* **Materials provided**:
§ §
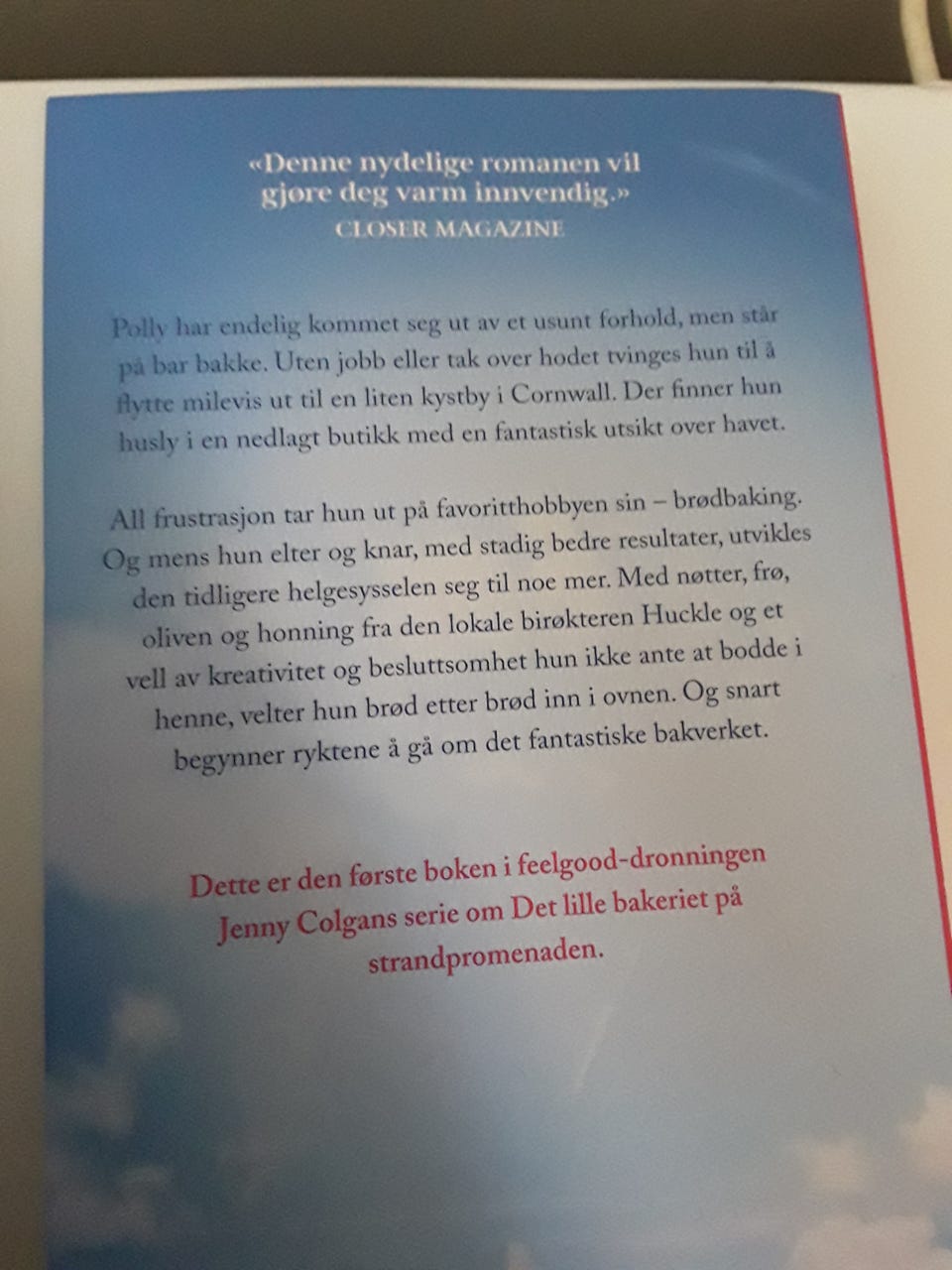 «Denne nydelige romanen vil gjøre deg varm innvendig.»
CLOSER MAGAZINE

Polly har endelig kommet seg ut av et usunt forhold, men står på bar bakke. Uten jobb eller tak over hodet tvinges hun til å flytte milevis ut til en liten kystby i Cornwall. Der finner hun husly i en nedlagt butikk med en fantastisk utsikt over havet.

All frustrasjon tar hun ut på favoritthobbyen sin – brødbaking. Og mens hun elter og knar, med stadig bedre resultater, utvikles den tidligere helgesysselen seg til noe mer. Med nøtter, frø, oliven og honning fra den lokale birøkteren Huckle og et vell av kreativitet og besluttsomhet hun ikke ante at bodde i henne, velter hun brød etter brød inn i ovnen. Og snart begynner ryktene å gå om det fantastiske bakverket.

Dette er den første boken i feelgood-dronningen Jenny Colgans serie om Det lille bakeriet på strandpromenaden.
§ §
* **Work task**: All entries need repeating exactly, but without the pictures.

* **Response to this task**:
 «Denne nydelige romanen vil gjøre deg varm innvendig.»
CLOSER MAGAZINE

Polly har endelig kommet seg ut av et usunt forhold, men står på bar bakke. Uten jobb eller tak over hodet tvinges hun til å flytte milevis ut til en liten kystby i Cornwall. Der finner hun husly i en nedlagt butikk med en fantastisk utsikt over havet.

All frustrasjon tar hun ut på favoritthobbyen sin – brødbaking. Og mens hun elter og knar, med stadig bedre resultater, utvikles den tidligere helgesysselen seg til noe mer. Med nøtter, frø, oliven og honning fra den lokale birøkteren Huckle og et vell av kreativitet og besluttsomhet hun ikke ante at bodde i henne, velter hun brød etter brød inn i ovnen. Og snart begynner ryktene å gå om det fantastiske bakverket.

Dette er den første boken i feelgood-dronningen Jenny Colgans serie om Det lille bakeriet på strandpromenaden.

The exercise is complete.